Photovoltaic (PV) systems exhibit different degradation modes resulting to different performance loss rates (PLR). The degradation modes can be attributed to environmental and internal factors (e.g., temperature, humidity, soiling) as well as on PV module/system performance loss causes (shading, module/cell cracks and mismatches, etc.). The aforementioned factors result in reduction of PV module durability, which must be quantified through the estimation of the PLR. Up to date, there is no standardized method for estimating the PLR of fielded PV systems. In this work, an optimal methodology for forecasting the PLR of PV systems is presented using robust principal component analysis (RPCA) and seasonal auto regressive integrated moving average (SARIMA) methods.

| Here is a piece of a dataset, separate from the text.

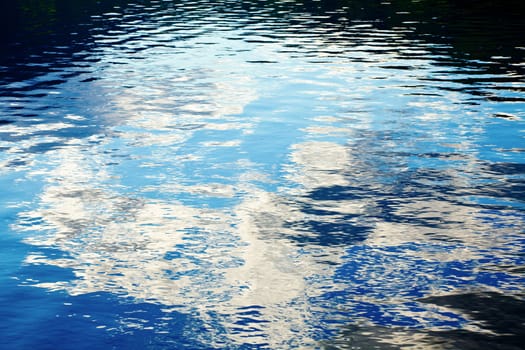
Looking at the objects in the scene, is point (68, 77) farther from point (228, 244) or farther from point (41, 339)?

Specifically, SARIMA models, based on four different criterions (i.e., information and empirical criterions), were used to forecast the performance ratio (PR) time series of fielded PV systems. Thereafter, the RPCA method was used to estimate the PLR based on the forecasted PR values. The initial results of the comparative analysis for identifying the optimal SARIMA model to estimate the PLR, showed that even if the derived models from the evaluation might not be the most statistically significant (in terms of residuals behaviour), they can result to good PR estimations with root mean squared errors (RMSE) below 6%. The results also demonstrated that models based on empirical criterion (empirical evaluation of the autocorrelation function (ACF), partial ACF (PACF) and a statistical residual analysis) had in almost all cases (for 10 out of 11 systems) the least preferable values. Furthermore, the residuals’ analysis and autocorrelation coefficients showed that the models based on Bayesian Information Criterion (BIC) had the least preferred behaviour, while the residuals of the empirical criterion had the most preferred behaviour. However, by performing the Ljung-Box portmanteau test, all SARIMA models proved to model the PR time series adequately (no lack of fit). Finally, by comparing the actual and forecasted PLR values, it was observed that all the derived models manage to estimate the PLR sufficiently with absolute differences up to 1.2%/year, confirming the reliability of the RPCA method to estimate the PLR, even by using forecasting PR values.